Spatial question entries
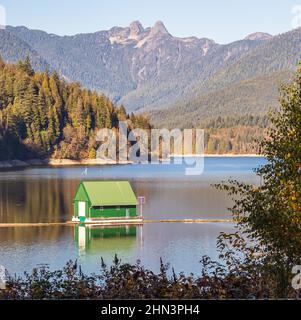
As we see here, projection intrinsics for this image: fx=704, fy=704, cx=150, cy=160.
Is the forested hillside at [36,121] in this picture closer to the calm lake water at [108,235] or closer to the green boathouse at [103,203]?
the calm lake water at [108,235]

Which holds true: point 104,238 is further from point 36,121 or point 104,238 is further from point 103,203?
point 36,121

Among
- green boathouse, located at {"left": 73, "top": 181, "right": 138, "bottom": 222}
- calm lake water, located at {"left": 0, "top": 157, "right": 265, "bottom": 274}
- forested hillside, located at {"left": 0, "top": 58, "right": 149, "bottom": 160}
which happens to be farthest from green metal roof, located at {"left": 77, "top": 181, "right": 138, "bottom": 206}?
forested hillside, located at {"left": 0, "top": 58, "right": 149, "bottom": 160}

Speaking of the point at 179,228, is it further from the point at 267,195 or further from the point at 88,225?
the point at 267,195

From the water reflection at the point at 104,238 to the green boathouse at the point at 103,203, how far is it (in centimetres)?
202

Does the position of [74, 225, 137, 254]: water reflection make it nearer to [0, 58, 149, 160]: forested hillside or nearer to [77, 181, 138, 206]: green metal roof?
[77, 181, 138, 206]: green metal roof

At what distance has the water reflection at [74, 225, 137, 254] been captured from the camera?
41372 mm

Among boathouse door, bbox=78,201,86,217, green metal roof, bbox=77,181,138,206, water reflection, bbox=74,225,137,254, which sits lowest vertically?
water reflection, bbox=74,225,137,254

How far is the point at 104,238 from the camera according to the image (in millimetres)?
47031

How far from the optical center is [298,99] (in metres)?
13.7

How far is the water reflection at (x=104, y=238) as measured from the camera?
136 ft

■ **TO DO**:
Report every line of the entries above that contains the string "bbox", copying each such line in full.

■ **THE COMPLETED TASK**:
Among boathouse door, bbox=78,201,86,217, green metal roof, bbox=77,181,138,206, water reflection, bbox=74,225,137,254, which sits lowest vertically?
water reflection, bbox=74,225,137,254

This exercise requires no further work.